TRY IT
If pictures appear among the lines below, leave them out while you return exactly the lines from the one with "independent auditor report" through the one with "Concentraciones de THC, 11-OH-THC".

RECORDS SUPPLIED
┌────────

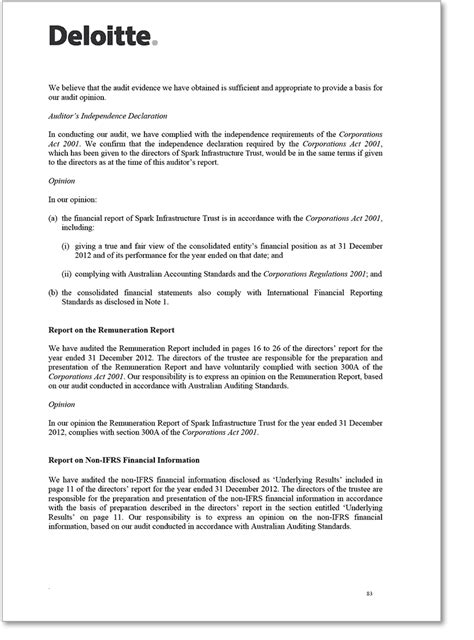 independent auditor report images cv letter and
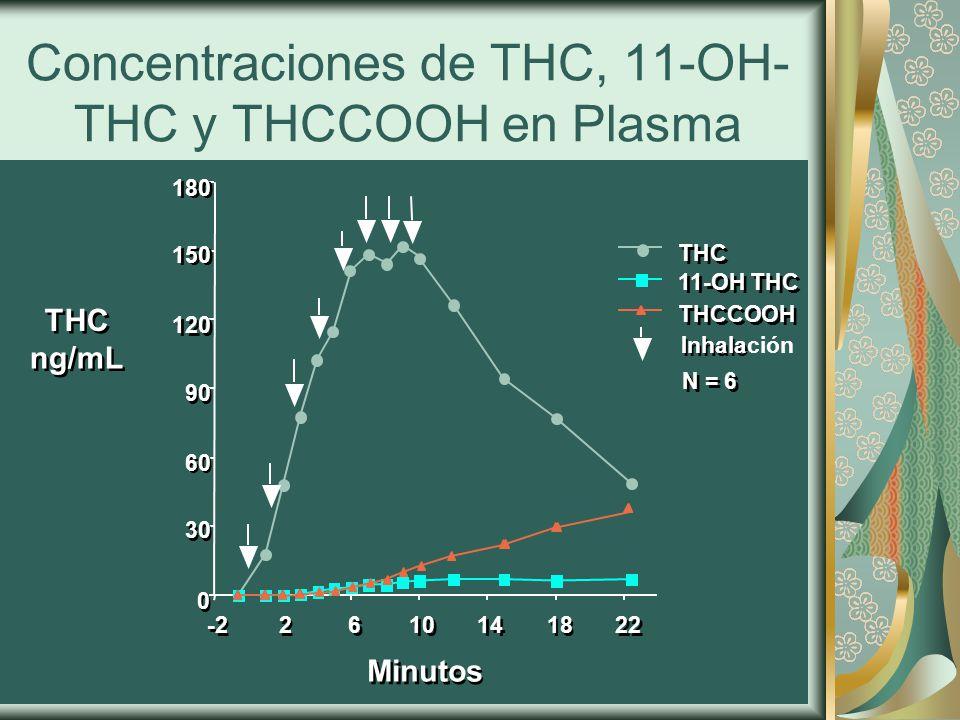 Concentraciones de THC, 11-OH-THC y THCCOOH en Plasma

└────────
┌────────

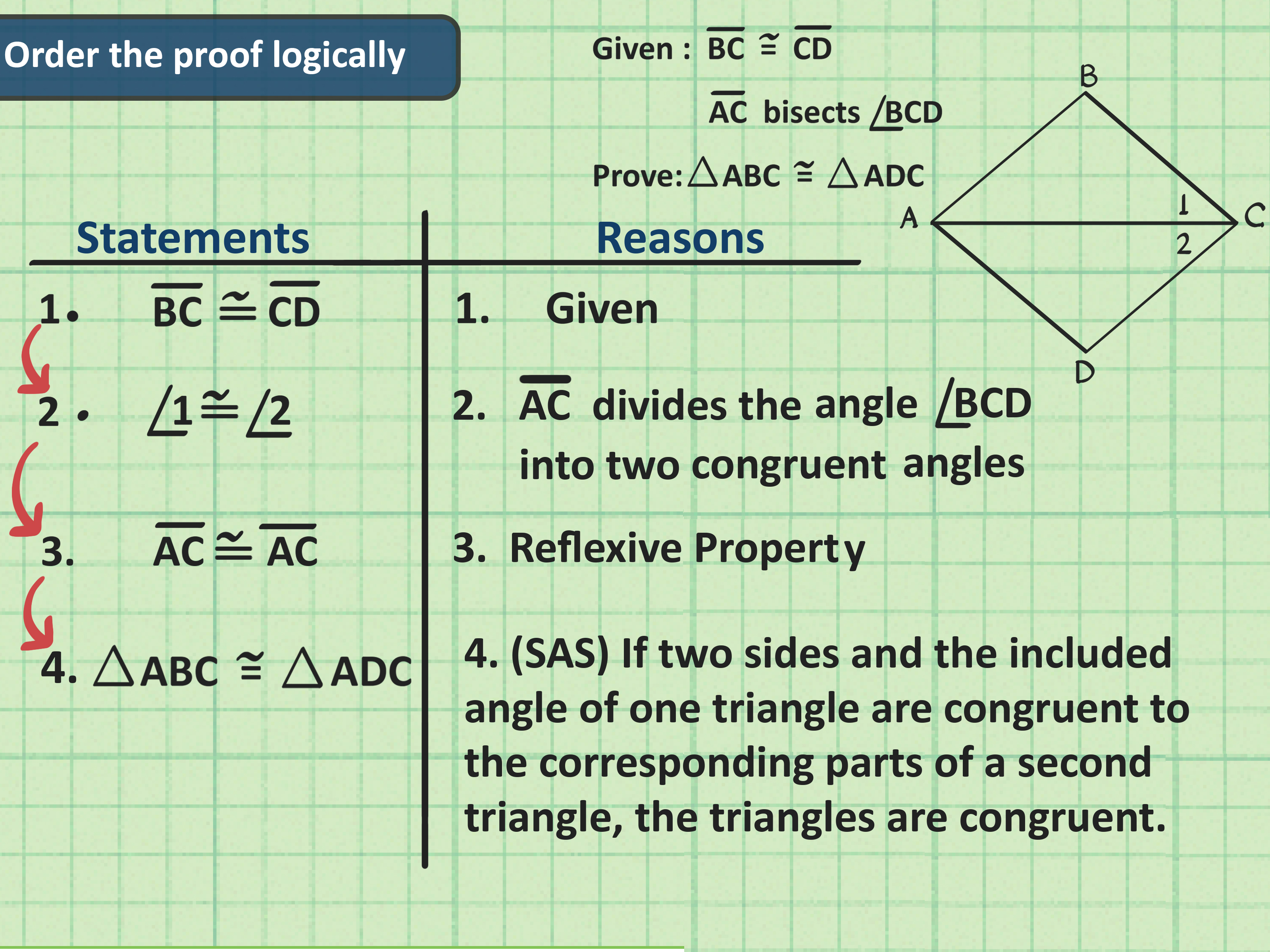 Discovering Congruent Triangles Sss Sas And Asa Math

└────────

RESPONSE FOR THIS EXERCISE
 independent auditor report images cv letter and
 Concentraciones de THC, 11-OH-THC y THCCOOH en Plasma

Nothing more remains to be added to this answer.